There was a greater amount of medial meniscal (107 tears) compared with lateral meniscal (78 tears) pathology confirmed by arthroscopy. Clinically, medial pathology (143 tears suspected) was overdiagnosed while lateral pathology (66 tears suspected) tendered to be under diagnosed (Graph 1).
Individual meniscal lesions
The most common meniscal tear was the posterior horn of the medial meniscus (29 tears), which corresponds with the literature13, this was also the most accurately diagnosed lesion. The most commonly misdiagnosed lesion was a radial tear of the lateral meniscus (15 out of 22 tears misdiagnosed), despite the fact that lateral meniscal pathology is more accurately predictable with clinical examination. The most likely reason for this is that lateral meniscal pathology, is only 41% clinically sensitive and therefore many lesions are missed.
Health care provider
Although the Orthopaedic consultants obtained a higher positive predictive value (71.4%) as opposed to the junior doctor (64.7%) there is no statistical difference in the clinical accuracy of diagnosing meniscal pathology between the two health care providers (p>0.05). All levels of health care providers, using simple, recognized clinical examination techniques, are capable of making a reliable and accurate clinical diagnosis of meniscal injuries.
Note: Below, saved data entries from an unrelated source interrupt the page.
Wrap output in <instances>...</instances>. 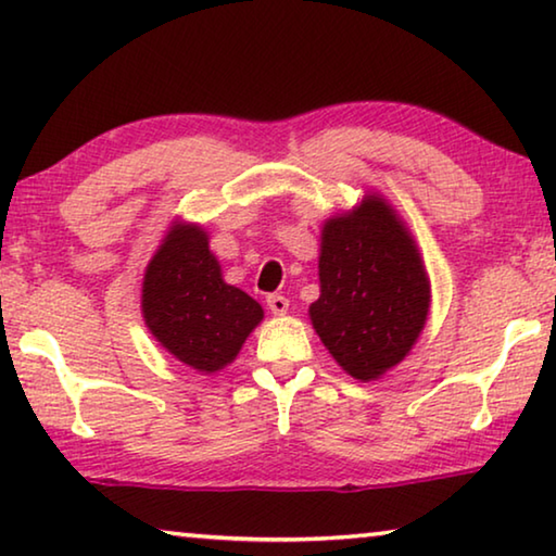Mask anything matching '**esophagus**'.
I'll return each mask as SVG.
<instances>
[{"label": "esophagus", "mask_w": 556, "mask_h": 556, "mask_svg": "<svg viewBox=\"0 0 556 556\" xmlns=\"http://www.w3.org/2000/svg\"><path fill=\"white\" fill-rule=\"evenodd\" d=\"M267 306H269L271 314H287L289 299L281 296V294H269V296H267Z\"/></svg>", "instance_id": "obj_1"}]
</instances>
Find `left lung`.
<instances>
[{
  "mask_svg": "<svg viewBox=\"0 0 556 556\" xmlns=\"http://www.w3.org/2000/svg\"><path fill=\"white\" fill-rule=\"evenodd\" d=\"M321 296L308 316L355 380H378L412 351L429 314V277L404 223L380 195L321 230Z\"/></svg>",
  "mask_w": 556,
  "mask_h": 556,
  "instance_id": "8db88e82",
  "label": "left lung"
}]
</instances>
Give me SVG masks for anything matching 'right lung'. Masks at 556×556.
I'll return each mask as SVG.
<instances>
[{
	"instance_id": "add662e5",
	"label": "right lung",
	"mask_w": 556,
	"mask_h": 556,
	"mask_svg": "<svg viewBox=\"0 0 556 556\" xmlns=\"http://www.w3.org/2000/svg\"><path fill=\"white\" fill-rule=\"evenodd\" d=\"M142 314L156 341L199 372L232 363L265 316L255 299L225 285L208 235L186 223H176L149 260Z\"/></svg>"
}]
</instances>
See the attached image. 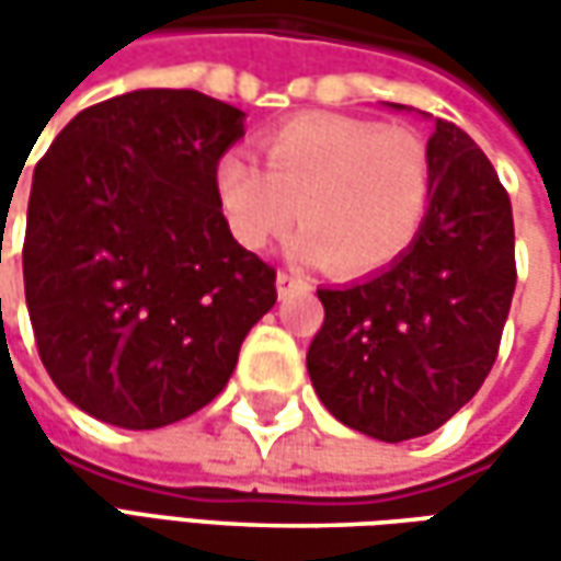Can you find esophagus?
Wrapping results in <instances>:
<instances>
[{
  "label": "esophagus",
  "instance_id": "34e87169",
  "mask_svg": "<svg viewBox=\"0 0 561 561\" xmlns=\"http://www.w3.org/2000/svg\"><path fill=\"white\" fill-rule=\"evenodd\" d=\"M306 277H299L296 271H277V296H290L293 290H302Z\"/></svg>",
  "mask_w": 561,
  "mask_h": 561
}]
</instances>
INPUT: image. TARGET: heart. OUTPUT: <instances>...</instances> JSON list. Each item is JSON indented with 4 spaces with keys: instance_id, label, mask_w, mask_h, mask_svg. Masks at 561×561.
Listing matches in <instances>:
<instances>
[{
    "instance_id": "heart-1",
    "label": "heart",
    "mask_w": 561,
    "mask_h": 561,
    "mask_svg": "<svg viewBox=\"0 0 561 561\" xmlns=\"http://www.w3.org/2000/svg\"><path fill=\"white\" fill-rule=\"evenodd\" d=\"M265 168L230 149L215 196L247 249L277 240L293 215V249L336 274L393 265L419 240L431 205V156L419 134L350 115H299L259 140Z\"/></svg>"
}]
</instances>
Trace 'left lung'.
Returning a JSON list of instances; mask_svg holds the SVG:
<instances>
[{
    "label": "left lung",
    "mask_w": 561,
    "mask_h": 561,
    "mask_svg": "<svg viewBox=\"0 0 561 561\" xmlns=\"http://www.w3.org/2000/svg\"><path fill=\"white\" fill-rule=\"evenodd\" d=\"M427 156L419 240L371 277L318 290L324 324L306 356L324 409L383 443L437 431L481 390L515 293L512 203L490 159L443 118Z\"/></svg>",
    "instance_id": "left-lung-1"
}]
</instances>
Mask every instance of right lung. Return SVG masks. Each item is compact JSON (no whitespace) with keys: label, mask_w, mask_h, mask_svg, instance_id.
<instances>
[{"label":"right lung","mask_w":561,"mask_h":561,"mask_svg":"<svg viewBox=\"0 0 561 561\" xmlns=\"http://www.w3.org/2000/svg\"><path fill=\"white\" fill-rule=\"evenodd\" d=\"M243 112L196 90L83 108L33 171L24 296L55 387L87 415L152 431L225 390L249 328L277 302L243 249L215 164Z\"/></svg>","instance_id":"add662e5"}]
</instances>
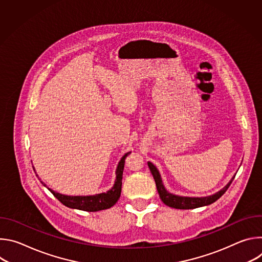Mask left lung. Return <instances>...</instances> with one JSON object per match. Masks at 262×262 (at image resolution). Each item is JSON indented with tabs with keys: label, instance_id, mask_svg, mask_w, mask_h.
<instances>
[{
	"label": "left lung",
	"instance_id": "8db88e82",
	"mask_svg": "<svg viewBox=\"0 0 262 262\" xmlns=\"http://www.w3.org/2000/svg\"><path fill=\"white\" fill-rule=\"evenodd\" d=\"M148 167L150 169V172L155 178L156 184H157V190L159 192V195L162 199V201L173 208H177V209H193V208H197V207H201V206H205V205H209L211 203H213L214 201H216L220 197H222L225 193L228 188L230 186L231 182L233 181L234 177L230 180V182L224 188L223 190H221L220 192H217L216 194L209 196V197H203V198H190V197H180V196H175L172 195L170 193H168L166 191V189L164 188L160 173L158 171V169L156 168V166H154L151 163H148Z\"/></svg>",
	"mask_w": 262,
	"mask_h": 262
}]
</instances>
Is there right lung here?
I'll use <instances>...</instances> for the list:
<instances>
[{"label": "right lung", "mask_w": 262, "mask_h": 262, "mask_svg": "<svg viewBox=\"0 0 262 262\" xmlns=\"http://www.w3.org/2000/svg\"><path fill=\"white\" fill-rule=\"evenodd\" d=\"M129 154L130 152H127L126 155H124V157L119 162L117 172H116V175H117L116 182H115L113 188H112V190H110L106 193L98 194L95 196H65V195L56 193L51 189H49V190L62 204H64L67 207H70V208H76V209L85 210V211H99L102 209H107V208L113 206L118 201V199L120 197L124 163H125L126 157ZM36 176H38V175L36 174Z\"/></svg>", "instance_id": "right-lung-1"}]
</instances>
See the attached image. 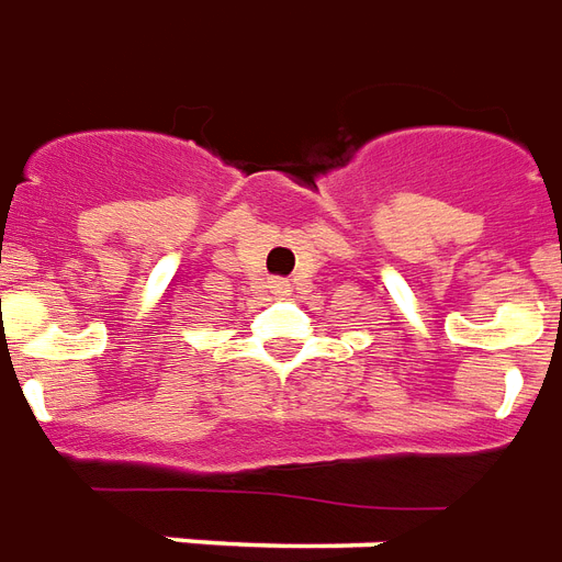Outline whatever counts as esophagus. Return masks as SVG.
<instances>
[{"mask_svg":"<svg viewBox=\"0 0 562 562\" xmlns=\"http://www.w3.org/2000/svg\"><path fill=\"white\" fill-rule=\"evenodd\" d=\"M272 293H276V296H286V293H290V284H286V281H272Z\"/></svg>","mask_w":562,"mask_h":562,"instance_id":"esophagus-1","label":"esophagus"}]
</instances>
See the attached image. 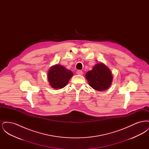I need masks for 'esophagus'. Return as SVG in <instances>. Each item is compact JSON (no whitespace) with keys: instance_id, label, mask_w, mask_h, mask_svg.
<instances>
[{"instance_id":"1","label":"esophagus","mask_w":149,"mask_h":149,"mask_svg":"<svg viewBox=\"0 0 149 149\" xmlns=\"http://www.w3.org/2000/svg\"><path fill=\"white\" fill-rule=\"evenodd\" d=\"M77 74L78 75H83V72L81 70H78L77 71Z\"/></svg>"}]
</instances>
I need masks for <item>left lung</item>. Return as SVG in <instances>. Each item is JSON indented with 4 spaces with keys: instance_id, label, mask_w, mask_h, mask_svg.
I'll return each instance as SVG.
<instances>
[{
    "instance_id": "1",
    "label": "left lung",
    "mask_w": 149,
    "mask_h": 149,
    "mask_svg": "<svg viewBox=\"0 0 149 149\" xmlns=\"http://www.w3.org/2000/svg\"><path fill=\"white\" fill-rule=\"evenodd\" d=\"M85 78L89 85L98 91L107 89L112 84L113 79L111 71L103 63L96 64L92 70L86 72Z\"/></svg>"
}]
</instances>
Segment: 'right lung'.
I'll return each mask as SVG.
<instances>
[{
  "label": "right lung",
  "instance_id": "1",
  "mask_svg": "<svg viewBox=\"0 0 149 149\" xmlns=\"http://www.w3.org/2000/svg\"><path fill=\"white\" fill-rule=\"evenodd\" d=\"M73 75L72 71L66 69L63 66L56 65L52 66L47 74L50 85L54 89H61L68 83Z\"/></svg>",
  "mask_w": 149,
  "mask_h": 149
}]
</instances>
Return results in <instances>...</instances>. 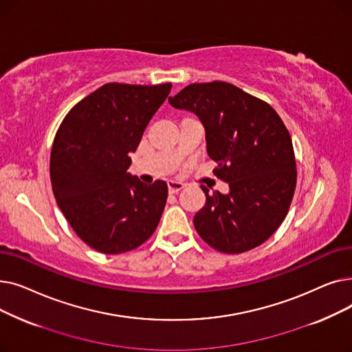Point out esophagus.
<instances>
[{"instance_id": "1", "label": "esophagus", "mask_w": 352, "mask_h": 352, "mask_svg": "<svg viewBox=\"0 0 352 352\" xmlns=\"http://www.w3.org/2000/svg\"><path fill=\"white\" fill-rule=\"evenodd\" d=\"M166 186H168L170 194H175V192H178L179 190L184 188V184L178 182V181H168V182H166Z\"/></svg>"}]
</instances>
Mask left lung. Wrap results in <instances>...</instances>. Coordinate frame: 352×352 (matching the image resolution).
I'll return each instance as SVG.
<instances>
[{
    "label": "left lung",
    "mask_w": 352,
    "mask_h": 352,
    "mask_svg": "<svg viewBox=\"0 0 352 352\" xmlns=\"http://www.w3.org/2000/svg\"><path fill=\"white\" fill-rule=\"evenodd\" d=\"M194 113L206 128L214 174L230 192L206 194L194 227L219 252L239 254L264 241L281 226L297 184L291 135L275 109L238 87L224 82L191 84L168 98Z\"/></svg>",
    "instance_id": "8db88e82"
}]
</instances>
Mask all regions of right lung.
Returning a JSON list of instances; mask_svg holds the SVG:
<instances>
[{
  "label": "right lung",
  "instance_id": "right-lung-1",
  "mask_svg": "<svg viewBox=\"0 0 352 352\" xmlns=\"http://www.w3.org/2000/svg\"><path fill=\"white\" fill-rule=\"evenodd\" d=\"M171 87L105 84L72 107L55 135L54 197L76 234L102 254L135 250L160 223L165 181L146 186L126 170Z\"/></svg>",
  "mask_w": 352,
  "mask_h": 352
}]
</instances>
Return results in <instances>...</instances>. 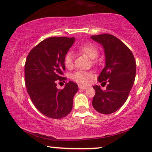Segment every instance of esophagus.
<instances>
[{
	"label": "esophagus",
	"mask_w": 152,
	"mask_h": 152,
	"mask_svg": "<svg viewBox=\"0 0 152 152\" xmlns=\"http://www.w3.org/2000/svg\"><path fill=\"white\" fill-rule=\"evenodd\" d=\"M79 88H80V89H86V88H88V86H82V85H79Z\"/></svg>",
	"instance_id": "1"
}]
</instances>
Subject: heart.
Wrapping results in <instances>:
<instances>
[{"label": "heart", "mask_w": 152, "mask_h": 152, "mask_svg": "<svg viewBox=\"0 0 152 152\" xmlns=\"http://www.w3.org/2000/svg\"><path fill=\"white\" fill-rule=\"evenodd\" d=\"M78 50L82 54H86V56L89 57L91 59H95L98 57L99 51L95 45L90 43H85L80 45L78 47ZM74 57L73 54L71 52H68L64 56V64L67 68H71L73 66ZM91 75L89 72L85 71H81L78 70L74 72L71 75V78L75 82H77L80 84H88L89 79L91 78Z\"/></svg>", "instance_id": "obj_1"}]
</instances>
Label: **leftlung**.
<instances>
[{"label":"left lung","mask_w":152,"mask_h":152,"mask_svg":"<svg viewBox=\"0 0 152 152\" xmlns=\"http://www.w3.org/2000/svg\"><path fill=\"white\" fill-rule=\"evenodd\" d=\"M91 38L103 46L105 66L98 80L106 85L105 90L94 86L96 94L92 105L96 111L109 115L119 109L126 101L135 78V60L130 49L114 35H91Z\"/></svg>","instance_id":"obj_1"}]
</instances>
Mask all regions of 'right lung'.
<instances>
[{"instance_id":"obj_1","label":"right lung","mask_w":152,"mask_h":152,"mask_svg":"<svg viewBox=\"0 0 152 152\" xmlns=\"http://www.w3.org/2000/svg\"><path fill=\"white\" fill-rule=\"evenodd\" d=\"M75 42L74 37H50L33 47L25 63V84L33 105L42 115L61 119L71 112L77 84L71 81L63 89L56 87L65 82L64 56Z\"/></svg>"}]
</instances>
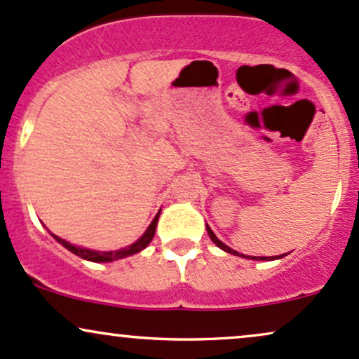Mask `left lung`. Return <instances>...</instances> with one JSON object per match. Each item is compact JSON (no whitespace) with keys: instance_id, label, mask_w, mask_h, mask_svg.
<instances>
[{"instance_id":"left-lung-1","label":"left lung","mask_w":359,"mask_h":359,"mask_svg":"<svg viewBox=\"0 0 359 359\" xmlns=\"http://www.w3.org/2000/svg\"><path fill=\"white\" fill-rule=\"evenodd\" d=\"M205 228H208V233H209V236H211V240L214 241V245H217V246H219V248L221 250H224V251H228V253H231V255H236V257H245V258H248V257H246V255H241V253H238V251H234V250H231V248H229V246H226L224 245V243H222L221 240H217V236H216V234H214L212 233V229L211 228H209V226H205ZM287 255V253H285ZM285 255H280V257H275V258H283V257H285ZM273 257H251V259H275Z\"/></svg>"}]
</instances>
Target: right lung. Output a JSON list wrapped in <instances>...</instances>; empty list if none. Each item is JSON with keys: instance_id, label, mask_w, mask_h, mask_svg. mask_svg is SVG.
Returning a JSON list of instances; mask_svg holds the SVG:
<instances>
[{"instance_id": "right-lung-1", "label": "right lung", "mask_w": 359, "mask_h": 359, "mask_svg": "<svg viewBox=\"0 0 359 359\" xmlns=\"http://www.w3.org/2000/svg\"><path fill=\"white\" fill-rule=\"evenodd\" d=\"M158 216H160V212L154 217V221H151V224L148 226L145 234H143V236L140 238L137 243H133V245L126 246V248L116 250V251H94V250H88V248H81V246H74V245H71V243H67L65 240H62V238L55 236V234H53V238H55V240L59 241L62 246H65L69 251H72L74 255H77V257H81L84 259H89V262H101V263L113 262V259L130 257V255H135V253H138V251H142L143 248H147L155 236L156 221H158Z\"/></svg>"}]
</instances>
Another goal of this study was to compare efficacy and cost between clinical examination and Magnetic Resonance Imaging (MRI). Although MRI is a non-invasive investigation it is purely diagnostic and any diagnosed meniscal pathology would necessitate further surgical intervention. In South African Government Hospitals the cost of a knee MRI scan (code P6235), is R3824, and the total price for a knee arthroscopy and menisectomy (including surgery, anaesthetic and day theatre, code P0667 and P0673) is R4860 (any surgical complications and their subsequent costs have not been taken into consideration). In this study 295 patients underwent arthroscopy, at a total cost of R1433700. If all patients underwent MRI initially, the cost would have been R1128080, but all positive findings would then require surgical management. In this study there were 185 confirmed meniscal tears (Even if it is assumed that MRI has a 100% accuracy, which in the best results of previous studies9 is know only to have a positive predictive value of 74% and negative predictive value of 100%). This would result in a further cost of R899100 for curative arthroscopic treatment of the meniscal pathology, giving a total cost of R2027180. If all suspected meniscal injuries in this study underwent a MRI scan, it would have cost an additional R593480 (30% cost increase).
Through the outcome of this study at 2nd Military Hospital, the author is of the opinion that clinical evaluation alone is sufficient to diagnose meniscal pathology accurately and consistently, regardless the experience of the examiner. Specialized tertiary investigations (e.g. MRI) provide no diagnostic or financial benefit for the patient.